Enigmatic Code

Programming Enigma Puzzles

Enigma 1383: Unique line-up

From New Scientist #2543, 18th March 2006

I have a set of cards numbered consecutively from 1 up to and including my nephew’s age. I gave him the cards and asked him to arrange them in a row so that the sum of any adjacent pair was a perfect square. He managed it and reported that there were actually only two ways of doing it, namely the line-up which he had displayed and the complete reverse of that order.

I asked him if the same would have been true had he been one year younger and I had correspondingly given him one card fewer. He said that it would, and he produced the second line-up by simply removing the left hand card from his line-up. I asked him if the same would have been true if he had been two years younger and I had originally given him two fewer cards. He said that it would, and he produced the line-up by simply removing the right hand card from his line-up.

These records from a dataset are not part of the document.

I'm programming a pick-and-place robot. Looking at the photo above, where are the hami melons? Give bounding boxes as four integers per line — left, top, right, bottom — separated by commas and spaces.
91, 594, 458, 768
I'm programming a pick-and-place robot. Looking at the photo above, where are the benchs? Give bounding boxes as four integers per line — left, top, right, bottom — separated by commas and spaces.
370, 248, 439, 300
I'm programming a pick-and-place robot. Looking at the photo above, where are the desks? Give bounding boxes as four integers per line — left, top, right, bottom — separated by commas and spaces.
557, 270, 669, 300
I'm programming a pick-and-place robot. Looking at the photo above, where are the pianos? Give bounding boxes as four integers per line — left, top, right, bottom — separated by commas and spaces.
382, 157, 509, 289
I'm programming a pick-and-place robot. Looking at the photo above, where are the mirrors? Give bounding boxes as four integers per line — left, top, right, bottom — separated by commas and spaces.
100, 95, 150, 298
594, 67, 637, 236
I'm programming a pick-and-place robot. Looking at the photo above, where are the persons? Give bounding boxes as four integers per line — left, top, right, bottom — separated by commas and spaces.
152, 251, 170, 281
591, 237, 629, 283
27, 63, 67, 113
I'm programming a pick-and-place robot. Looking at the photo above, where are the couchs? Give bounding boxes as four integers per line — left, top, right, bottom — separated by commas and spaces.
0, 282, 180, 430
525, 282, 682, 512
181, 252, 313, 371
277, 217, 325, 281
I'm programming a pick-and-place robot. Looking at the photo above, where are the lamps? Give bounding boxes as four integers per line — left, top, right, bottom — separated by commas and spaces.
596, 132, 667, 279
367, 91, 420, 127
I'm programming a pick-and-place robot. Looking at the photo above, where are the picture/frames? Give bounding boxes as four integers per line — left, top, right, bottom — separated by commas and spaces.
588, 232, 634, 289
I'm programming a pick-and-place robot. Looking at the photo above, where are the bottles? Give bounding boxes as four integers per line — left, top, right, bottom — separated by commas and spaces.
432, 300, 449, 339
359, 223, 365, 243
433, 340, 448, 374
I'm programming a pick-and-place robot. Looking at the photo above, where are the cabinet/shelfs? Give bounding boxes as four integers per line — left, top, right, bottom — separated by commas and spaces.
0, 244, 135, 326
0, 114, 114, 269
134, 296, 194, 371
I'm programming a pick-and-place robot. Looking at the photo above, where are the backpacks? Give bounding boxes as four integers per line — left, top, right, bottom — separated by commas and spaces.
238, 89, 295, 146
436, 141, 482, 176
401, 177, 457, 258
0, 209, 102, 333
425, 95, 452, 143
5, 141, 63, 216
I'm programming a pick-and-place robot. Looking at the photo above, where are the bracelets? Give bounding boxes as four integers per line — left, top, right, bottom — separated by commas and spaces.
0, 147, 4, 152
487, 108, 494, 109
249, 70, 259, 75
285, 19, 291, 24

How old is my nephew, and what was the number on the middle card in the original line-up?

[enigma1383]

2 responses to “Enigma 1383: Unique line-up”

1. Jim Randell 14 October 2013 at 10:03 am

This Python3 program considers increasing n until it finds a solution. It runs in 60ms.

```from itertools import count
from enigma import is_square, irange, first, cached, printf

is_square = cached(is_square)

# cs - cards remaining
# ss - sequence of squares
def squares(cs, ss):
# are we done?
if not cs:
printf("[{n} {ss}]", n=len(ss))
yield ss
else:
# choose the next card to add
for c in cs:
# does it make a square
if ss and not is_square(ss[-1] + c): continue
yield from squares(cs.difference([c]), ss + [c])

# generate solutions
def generate():
r = dict()
for n in count(1):
# find (up to 3) possible sequences for n cards
ss = first(squares(set(irange(1, n)), []), count=3)
# are there only two solutions where one is the reverse of the other?
if len(ss) == 2 and ss[0] == ss[1][::-1]:
# record this solution
r[n] = ss
# are n-1 and n-2 already recorded
if n - 1 in r and n - 2 in r:
# find matching solutions
for s in ss:
if s[1:] in r[n - 1] and s[1:-1] in r[n - 2]:
yield (n, s)

# find the first solution
for (n, s) in generate():
printf("n={n} m={m} s={s}", m=s[n // 2])
break
```

Solution: Your nephew is 17. The number on the middle card is 12.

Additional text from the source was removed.